Alan Sealove, president of Victoria Royal, is shifting focus to international markets. And with the struggling U.S. economy and the weak dollar, he’s advising everyone else to do the same.

This story first appeared in the May 27, 2008 issue of WWD. Subscribe Today.

The New York-based company was started by his father, George Sealove, in 1955, and is now owned by Alan and his brother, Elliot Sealove. The company produces the Victoria Royal eveningwear line; Mary Bays, contemporary day dresses, and Hayden, a day-into-evening collection.

This spring, with sales of just under $30 million, the company discontinued selling to U.S. accounts, and is now producing only private label and special orders here. Victoria Royal will now focus on expanding its European business, which previously represented 20 percent of sales.

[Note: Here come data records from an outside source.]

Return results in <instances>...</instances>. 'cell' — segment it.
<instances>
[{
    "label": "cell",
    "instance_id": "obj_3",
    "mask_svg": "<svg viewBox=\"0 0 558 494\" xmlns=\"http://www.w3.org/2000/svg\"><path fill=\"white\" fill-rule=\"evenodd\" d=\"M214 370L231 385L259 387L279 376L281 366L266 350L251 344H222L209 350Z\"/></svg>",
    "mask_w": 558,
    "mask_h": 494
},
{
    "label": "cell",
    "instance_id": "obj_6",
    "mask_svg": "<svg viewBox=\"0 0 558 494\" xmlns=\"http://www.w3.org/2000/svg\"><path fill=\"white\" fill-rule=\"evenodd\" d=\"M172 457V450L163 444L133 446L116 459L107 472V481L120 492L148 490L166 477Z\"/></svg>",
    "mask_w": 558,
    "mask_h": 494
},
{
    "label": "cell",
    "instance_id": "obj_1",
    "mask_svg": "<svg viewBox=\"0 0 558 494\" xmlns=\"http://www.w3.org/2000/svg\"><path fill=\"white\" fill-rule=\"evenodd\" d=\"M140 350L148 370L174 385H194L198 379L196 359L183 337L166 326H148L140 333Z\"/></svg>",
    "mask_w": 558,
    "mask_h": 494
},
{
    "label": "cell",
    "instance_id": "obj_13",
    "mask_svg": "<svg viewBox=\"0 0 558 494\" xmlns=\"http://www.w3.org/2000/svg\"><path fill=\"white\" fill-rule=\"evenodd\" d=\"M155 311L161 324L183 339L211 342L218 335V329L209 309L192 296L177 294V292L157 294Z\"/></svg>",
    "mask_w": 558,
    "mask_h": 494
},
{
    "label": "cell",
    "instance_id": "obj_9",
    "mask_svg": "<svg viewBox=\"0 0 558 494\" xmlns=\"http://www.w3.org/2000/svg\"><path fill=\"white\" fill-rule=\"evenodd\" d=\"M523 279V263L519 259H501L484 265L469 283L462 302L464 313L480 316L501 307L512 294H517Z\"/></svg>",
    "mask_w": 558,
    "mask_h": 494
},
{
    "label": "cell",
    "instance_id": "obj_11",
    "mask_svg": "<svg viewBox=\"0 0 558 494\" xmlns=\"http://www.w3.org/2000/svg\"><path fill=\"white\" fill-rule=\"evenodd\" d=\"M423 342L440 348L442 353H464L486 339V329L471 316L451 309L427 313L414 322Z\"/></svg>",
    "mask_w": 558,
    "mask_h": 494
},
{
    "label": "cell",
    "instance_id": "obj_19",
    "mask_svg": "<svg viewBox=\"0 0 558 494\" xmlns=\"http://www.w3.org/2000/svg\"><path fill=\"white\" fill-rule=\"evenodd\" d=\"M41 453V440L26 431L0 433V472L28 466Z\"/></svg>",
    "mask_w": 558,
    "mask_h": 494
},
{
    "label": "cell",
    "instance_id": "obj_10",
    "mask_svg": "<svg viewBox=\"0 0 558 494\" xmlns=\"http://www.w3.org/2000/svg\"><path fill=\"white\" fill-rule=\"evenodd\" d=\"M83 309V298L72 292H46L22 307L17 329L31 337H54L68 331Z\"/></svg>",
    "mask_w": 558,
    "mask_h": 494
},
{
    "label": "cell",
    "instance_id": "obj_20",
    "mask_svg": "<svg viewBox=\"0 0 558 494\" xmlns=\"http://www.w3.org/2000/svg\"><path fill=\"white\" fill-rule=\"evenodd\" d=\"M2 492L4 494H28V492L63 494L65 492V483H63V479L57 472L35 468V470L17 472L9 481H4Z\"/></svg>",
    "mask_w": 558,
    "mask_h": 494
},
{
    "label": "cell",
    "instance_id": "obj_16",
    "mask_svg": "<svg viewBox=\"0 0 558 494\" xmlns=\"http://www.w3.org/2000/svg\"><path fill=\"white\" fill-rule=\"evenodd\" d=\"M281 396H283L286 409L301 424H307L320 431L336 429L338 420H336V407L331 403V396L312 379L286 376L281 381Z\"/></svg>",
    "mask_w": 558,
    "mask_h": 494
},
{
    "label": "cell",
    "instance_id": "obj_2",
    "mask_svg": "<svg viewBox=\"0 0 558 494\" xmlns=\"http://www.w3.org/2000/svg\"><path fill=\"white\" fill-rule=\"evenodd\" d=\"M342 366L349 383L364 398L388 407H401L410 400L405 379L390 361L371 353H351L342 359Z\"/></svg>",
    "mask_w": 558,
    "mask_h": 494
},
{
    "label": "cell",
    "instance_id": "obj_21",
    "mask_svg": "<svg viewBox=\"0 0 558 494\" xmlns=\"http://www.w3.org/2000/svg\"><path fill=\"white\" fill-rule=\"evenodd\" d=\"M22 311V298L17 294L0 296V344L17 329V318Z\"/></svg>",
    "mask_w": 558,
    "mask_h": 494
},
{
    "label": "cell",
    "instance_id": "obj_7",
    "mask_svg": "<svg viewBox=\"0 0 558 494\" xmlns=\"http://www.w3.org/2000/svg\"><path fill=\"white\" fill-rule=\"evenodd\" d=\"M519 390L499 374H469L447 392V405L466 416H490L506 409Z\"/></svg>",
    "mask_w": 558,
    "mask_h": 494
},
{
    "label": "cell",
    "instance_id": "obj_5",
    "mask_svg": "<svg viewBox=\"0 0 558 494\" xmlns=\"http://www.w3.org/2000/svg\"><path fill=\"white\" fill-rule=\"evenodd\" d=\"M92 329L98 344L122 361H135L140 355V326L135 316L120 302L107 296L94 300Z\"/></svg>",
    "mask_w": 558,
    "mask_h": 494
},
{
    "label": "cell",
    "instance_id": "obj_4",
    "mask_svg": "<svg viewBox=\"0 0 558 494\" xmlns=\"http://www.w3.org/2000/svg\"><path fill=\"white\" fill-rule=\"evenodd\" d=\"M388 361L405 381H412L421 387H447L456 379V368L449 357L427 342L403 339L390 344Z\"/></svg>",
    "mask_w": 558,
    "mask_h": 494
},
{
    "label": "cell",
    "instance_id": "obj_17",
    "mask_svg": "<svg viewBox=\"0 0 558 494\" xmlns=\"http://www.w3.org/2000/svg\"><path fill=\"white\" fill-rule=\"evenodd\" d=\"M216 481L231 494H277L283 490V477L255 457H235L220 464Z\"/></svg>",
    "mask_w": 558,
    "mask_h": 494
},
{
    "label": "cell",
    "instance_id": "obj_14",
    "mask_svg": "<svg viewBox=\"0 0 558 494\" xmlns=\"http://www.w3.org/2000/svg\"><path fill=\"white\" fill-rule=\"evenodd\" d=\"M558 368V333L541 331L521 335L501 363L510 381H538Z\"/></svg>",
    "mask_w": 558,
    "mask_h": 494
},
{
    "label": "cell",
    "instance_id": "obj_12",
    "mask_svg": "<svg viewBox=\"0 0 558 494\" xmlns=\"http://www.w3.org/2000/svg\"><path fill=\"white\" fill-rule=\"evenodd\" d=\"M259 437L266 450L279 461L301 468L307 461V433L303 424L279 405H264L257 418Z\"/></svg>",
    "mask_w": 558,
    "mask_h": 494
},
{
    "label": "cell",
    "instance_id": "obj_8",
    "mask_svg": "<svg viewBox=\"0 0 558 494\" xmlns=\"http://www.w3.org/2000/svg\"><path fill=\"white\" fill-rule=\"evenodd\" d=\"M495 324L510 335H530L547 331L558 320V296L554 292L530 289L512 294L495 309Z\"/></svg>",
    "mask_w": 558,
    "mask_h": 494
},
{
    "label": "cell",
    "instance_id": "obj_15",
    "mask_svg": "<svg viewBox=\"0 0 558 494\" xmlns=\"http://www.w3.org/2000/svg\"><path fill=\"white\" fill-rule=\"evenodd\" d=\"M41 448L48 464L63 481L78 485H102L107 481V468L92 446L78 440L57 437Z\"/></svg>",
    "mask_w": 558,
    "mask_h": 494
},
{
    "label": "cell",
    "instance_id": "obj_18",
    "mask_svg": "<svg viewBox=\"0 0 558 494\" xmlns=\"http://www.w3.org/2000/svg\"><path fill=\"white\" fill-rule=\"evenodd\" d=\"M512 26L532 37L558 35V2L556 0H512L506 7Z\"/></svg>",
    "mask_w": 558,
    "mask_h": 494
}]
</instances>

With 80 stores, mostly in the U.K., business is growing, as retailers look to U.S. lines as a bargain given the weak dollar. Plans are to expand sales for Victoria Royal, which wholesales at $199 to $299, and Hayden, at $150 to $299.

Sealove said that multiple challenges, including casualization, competition from Internet discounters and the current economic and retail climate, had made business in America too tough recently. At its peak, the line had 500 specialty store accounts, but he lamented the demise of independent specialty stores, which couldn’t compete with big-box discounters and the Web.

“There are fewer fine clothing stores today, and more jeans stores,” he said. Sealove doesn’t buy the old idea of special occasion dressing as a “recession-proof” category.

“With the exception of mother-of-the-bride, when the economy is bad, people will make do with last year’s dress,” he said. Despite widespread challenges here, the potential of the European market is encouraging, said Sealove.

“Buyers find the value attractive and there’s less of a bargain, discount mentality in Europe. Stores are less cautious and less affected by discounters and the Internet,” he said. He said day dresses had been bright spots in the U.S. during recent tough times, and are a growing category in Europe, especially in cotton prints. The eveningwear brands offer a range of looks, from contemporary short cocktail styles to beaded ballgowns.

In March, the brothers launched Sealove Consulting, a firm that targets women’s apparel manufacturers, including start-ups, to help them establish global sourcing and sell to stores in Europe.


Sealove has contracted 32 agents in Europe to connect with retailers, and has offices in company-owned factories in Hong Kong, where the line was once produced. He has eight clients now and projects 50 by the end of the year.

“It’s not easy, there are considerations, including sizing, logistics, but it is encouraging, in this economy,” he said. “Anybody who’s not looking at Europe now is sound asleep.”